The 2022 Fall Tax Package has been officially accepted by the Hungarian Parliament with the changes for 2023. The tax package does not bring fundamental changes, but includes finetuning with many different taxes, e.g. SMEs, real estate transactions and local business taxation.
In the past few years, it became customary that there are two main tax packages in Hungary: one in the spring and one in the autumn. In 2022 an additional round took place in the summer for the abolishment/re-write-of the KATA (flat rate taxation) and now, on 22 November 2022, the fall tax package has been adopted by the Hungarian Parliament, practically without substantial changes to the original proposal. While most provisions cover specific scenarios or clarifications of existing rules, there are some notable changes, as follows:
The abolishment of the old KATA system left a vacuum for SMEs and it seems that the most popular replacement for former KATA subjects is the so-called flat-rate taxation under personal income tax rules with 40%/80/90% automatic cost rate (available for self-employed businesses). From 2023, flat rate taxation of entrepreneurs is available regardless of revenue threshold (earned in the tax year preceding the year in question) and the limitation period (after it can be re-opted) is reduced to 1 year (from 4 years previously). As an administrative simplification, monthly reporting is replaced by quarterly reporting (of personal income tax and social security) with a special ‘rolling’ calculation of allowances/deductions.

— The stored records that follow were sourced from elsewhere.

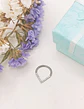 Piercing Septum 10mm Tragus F136 Titanio Lagrima Circonio - Miniatura 6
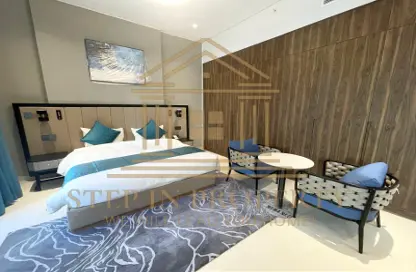 Apartment - Studio - 1 Bathroom for rent in Floresta Gardens - Floresta Gardens - The Pearl Island - Doha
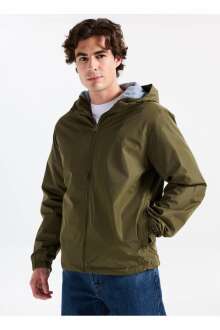 Jack Jones Bıll Yburg Lıght Hood Erkek Ceket 12284465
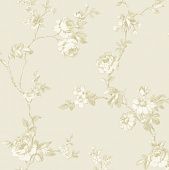 Купить Обои Grandeco Little Florals 2202 LF виниловые на флизелиновой основе по низкой цене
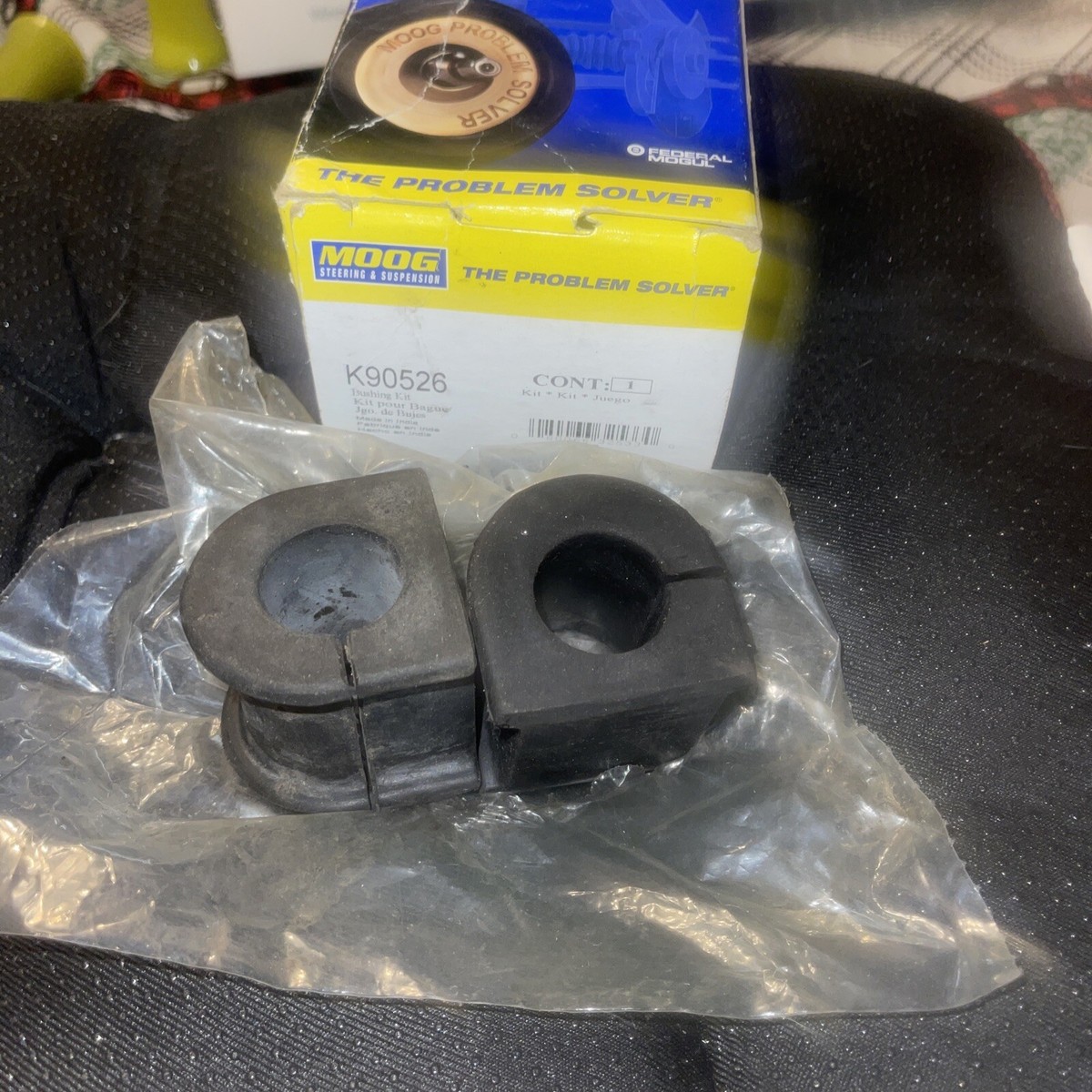 MOOG - K90526 - Sway Bar Frame Bushing Or Kit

Additional simplification applies to small entrepreneurs (with revenue under HUF 25 million or HUF 120 million in the retail sector in this regard) for local business tax. The alternative fixed tax base of such businesses may be
- HUF 2.5 million for entrepreneurs with annual revenue under 12 million,
- HUF 6 million for entrepreneurs with annual revenue between 12 and 18 million, and
HUF 8.5 m million for entrepreneurs with annual revenue between 18 under HUF 25 million (or HUF 120 million in the retail sector);
and no local business tax return is required as long as the taxpayer remains under the given threshold.
Trusts and Fiduciary Asset Management
The modification adds new elements to the already long list of tax benefits for fiduciary asset management (trust) and trust foundations and those rules might be applied retroactively for FY 2022 by the taxpayers:
- tax benefits – practically tax exemption after 5 years - for so-called long-term investment accounts (TBSZ) are also available for trusts and trust foundations;
- corporate income tax exemption for trusts is extended if the beneficiary is not a natural person, but a trust foundation set up by a natural person for the purpose of making a benefit to a natural person as a beneficiary;
- corporate income tax return can be replaced by a simple declaration if no actual income has been realized in a given financial year by the trusts or trust foundation.
There are several changes regarding real-estate transactions as well including clarification of the definition of properties under construction and built-on new properties and prolongation of reduced tax rate of 5% for VAT purposes and of the requirements for exemption of transactions between affiliated companies for transfer tax purposes.
There have been speculations and also considerations from the Ministry of Finance to discontinue advertising tax for good. Instead, it is extended until 31 December 2023, but still with the 0% tax rate; i.e. practically no advertising tax applies next year either.